Wolfman and Brown said Wednesday that the kind of “significant disadvantage” language utilized by the 8th Circuit — among others — clashes with the plain meaning of Title VII.
“The [City of St. Louis] fights against the clear text principally by claiming that the phrase ‘discriminate against’ incorporates a significant disadvantage requirement,” Brown said. “But to ‘discriminate against’ simply means drawing distinctions that injure protected individuals. And this Court has repeatedly recognized that being denied equal treatment because of a protected characteristic gives rise to an actionable harm. That’s all the statute requires.”
Loeb, meanwhile, argued that the proposition that Title VII has no harm requirement is contrary to the high court’s 1998 ruling in Oncale v. Sundowner Offshore Services, Inc. as well as its 2006 decision in Burlington Northern & Santa Fe Railway Co. v. White.
“[Petitioners] argue there is no harm requirement, and subjective sensitivities all will support an action, and that’s not only contrary to Oncale, it’s directly contrary to how this Court read the very same language of “discriminate against” in Burlington Northern, examining the [Civil Rights Act] precedent and saying you need material objective harm.”
Wolfman said during rebuttal that while some lower courts have been applying “significant disadvantage” requirements, such inquiries fall outside Title VII statute.
“These cases, meaning these types of cases [that ask] the question [of] whether something is harmful enough, have consumed enormous judicial resources seeking to answer a question far removed from the core Title VII inquiry whether an employer has discriminated against an employee based on a protected characteristic,” Wolfman said.
One observation on this point came from Justice Neil Gorsuch, who expressed concerns about harm requirements and Title VII’s scope.
“I think we’ve also kind of indicated in our cases that when you treat someone worse than another person because of race or sex, that’s kind of the end of it, and there isn’t a further inquiry into how badly you treated somebody worse,” Gorsuch said. “And once the courts get into the business of asking whether that injury is material or a reasonable person would be offended by it, that’s a whole different extra textual layer that’s going to weed out a bunch of claims based on a judge’s sensibilities about how bad is bad enough.”
Where do transfers fall?
Members of the court, including some of its conservative wing, challenged Loeb’s position that a transfer decision alone falls under the kind of “trifles” that Congress did not intend to legislate when enacting Title VII.

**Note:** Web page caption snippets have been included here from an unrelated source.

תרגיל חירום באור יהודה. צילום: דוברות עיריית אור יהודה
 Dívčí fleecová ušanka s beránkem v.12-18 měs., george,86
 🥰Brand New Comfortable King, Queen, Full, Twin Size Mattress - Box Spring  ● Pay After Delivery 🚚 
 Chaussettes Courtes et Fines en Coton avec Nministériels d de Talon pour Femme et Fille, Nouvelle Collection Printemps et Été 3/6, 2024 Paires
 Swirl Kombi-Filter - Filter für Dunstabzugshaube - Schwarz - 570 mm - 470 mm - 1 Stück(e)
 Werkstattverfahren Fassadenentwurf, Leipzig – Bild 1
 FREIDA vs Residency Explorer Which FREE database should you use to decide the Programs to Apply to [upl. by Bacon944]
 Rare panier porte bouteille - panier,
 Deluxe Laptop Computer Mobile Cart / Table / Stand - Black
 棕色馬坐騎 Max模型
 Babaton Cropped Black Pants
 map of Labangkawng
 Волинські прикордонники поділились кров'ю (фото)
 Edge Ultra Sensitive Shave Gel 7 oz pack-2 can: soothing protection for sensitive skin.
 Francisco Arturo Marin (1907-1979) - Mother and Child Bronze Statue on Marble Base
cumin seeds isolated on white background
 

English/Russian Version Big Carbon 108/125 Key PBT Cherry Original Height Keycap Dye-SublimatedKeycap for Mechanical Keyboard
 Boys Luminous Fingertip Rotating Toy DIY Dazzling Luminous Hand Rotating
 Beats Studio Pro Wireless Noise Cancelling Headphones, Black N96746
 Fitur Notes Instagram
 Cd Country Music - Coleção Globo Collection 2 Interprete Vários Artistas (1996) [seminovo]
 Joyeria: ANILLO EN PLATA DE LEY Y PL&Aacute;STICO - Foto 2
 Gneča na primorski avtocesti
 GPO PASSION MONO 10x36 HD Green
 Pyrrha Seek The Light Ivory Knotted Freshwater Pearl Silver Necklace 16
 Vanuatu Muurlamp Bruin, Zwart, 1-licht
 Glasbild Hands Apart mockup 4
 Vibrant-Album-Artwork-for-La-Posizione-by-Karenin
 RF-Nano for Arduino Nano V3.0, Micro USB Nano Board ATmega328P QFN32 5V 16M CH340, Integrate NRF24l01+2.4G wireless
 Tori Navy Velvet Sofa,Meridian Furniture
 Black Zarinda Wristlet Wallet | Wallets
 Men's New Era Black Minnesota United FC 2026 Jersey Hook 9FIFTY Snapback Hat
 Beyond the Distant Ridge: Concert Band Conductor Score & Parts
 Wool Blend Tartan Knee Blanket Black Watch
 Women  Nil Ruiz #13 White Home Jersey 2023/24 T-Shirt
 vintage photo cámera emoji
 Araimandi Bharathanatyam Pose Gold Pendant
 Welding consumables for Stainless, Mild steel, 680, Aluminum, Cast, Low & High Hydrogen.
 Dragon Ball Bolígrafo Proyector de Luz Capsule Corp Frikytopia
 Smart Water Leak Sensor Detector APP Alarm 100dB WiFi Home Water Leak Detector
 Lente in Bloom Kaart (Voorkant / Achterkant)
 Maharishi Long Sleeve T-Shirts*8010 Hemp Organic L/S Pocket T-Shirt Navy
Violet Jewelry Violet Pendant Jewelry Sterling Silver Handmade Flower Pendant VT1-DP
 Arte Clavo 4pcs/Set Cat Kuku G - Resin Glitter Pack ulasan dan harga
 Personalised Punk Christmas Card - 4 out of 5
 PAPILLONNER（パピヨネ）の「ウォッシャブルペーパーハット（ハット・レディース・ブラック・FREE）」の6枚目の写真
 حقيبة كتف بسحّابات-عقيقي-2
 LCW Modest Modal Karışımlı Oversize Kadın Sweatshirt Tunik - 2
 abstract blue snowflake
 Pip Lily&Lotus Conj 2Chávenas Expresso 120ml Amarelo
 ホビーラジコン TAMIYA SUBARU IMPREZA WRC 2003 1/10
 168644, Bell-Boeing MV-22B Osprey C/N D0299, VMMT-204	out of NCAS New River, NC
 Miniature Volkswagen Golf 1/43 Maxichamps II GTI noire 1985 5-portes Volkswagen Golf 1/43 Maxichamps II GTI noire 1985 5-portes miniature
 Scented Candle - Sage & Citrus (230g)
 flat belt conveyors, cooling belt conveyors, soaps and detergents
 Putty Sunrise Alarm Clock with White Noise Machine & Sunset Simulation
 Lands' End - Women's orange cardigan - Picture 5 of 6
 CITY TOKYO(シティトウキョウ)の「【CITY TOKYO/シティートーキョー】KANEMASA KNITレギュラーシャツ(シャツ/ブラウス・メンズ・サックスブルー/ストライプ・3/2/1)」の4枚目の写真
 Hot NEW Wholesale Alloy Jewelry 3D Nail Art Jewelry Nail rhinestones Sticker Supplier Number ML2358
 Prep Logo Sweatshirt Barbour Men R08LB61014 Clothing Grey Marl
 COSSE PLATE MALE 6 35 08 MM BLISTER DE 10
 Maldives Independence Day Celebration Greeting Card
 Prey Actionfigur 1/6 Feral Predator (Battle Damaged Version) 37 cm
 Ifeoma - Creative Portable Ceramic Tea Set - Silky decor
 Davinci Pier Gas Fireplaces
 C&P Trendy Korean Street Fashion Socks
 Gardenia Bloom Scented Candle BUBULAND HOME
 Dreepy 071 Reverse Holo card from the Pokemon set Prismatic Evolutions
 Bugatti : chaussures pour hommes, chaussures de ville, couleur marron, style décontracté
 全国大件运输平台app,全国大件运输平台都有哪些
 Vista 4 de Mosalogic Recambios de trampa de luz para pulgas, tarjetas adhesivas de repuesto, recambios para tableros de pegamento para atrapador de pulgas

Justice Brett Kavanaugh, for instance, questioned comparing the kind of transfer to which the employee in Muldrow was subjected to transfers in which employees are given a different colored pen or office paint. “When you’re transferred from one office to another or one branch to another that’s a lot different, it strikes me,” Kavanaugh said.
Ellen Eardley, managing partner at Mehri & Skalet, told HR Dive that forced transfers motivated by protected characteristics can have much the same effect on employees as other discriminatory employment actions, such as the assignment of certain job duties, losses in pay or benefits, or being denied a promotion.
Eardley, a civil rights attorney who said she primarily represents employees, pointed to the high court’s 1986 decision in Meritor Savings Bank, FSB v. Vinson as a potential indicator for how the court could rule in Muldrow. In Meritor, the court held that claims of “‘hostile environment’” sexual harassment are a form of sex discrimination under Title VII, and that the language of Title VII is not limited to “‘economic’” or “‘tangible’” discrimination.
“I think it’s very similar to the question that’s before the court now,” Eardley said of Meritor, adding that the question of whether a forced transfer changes the terms and conditions of employment is the same as what the court faced in determining whether harassment could alter such terms and conditions.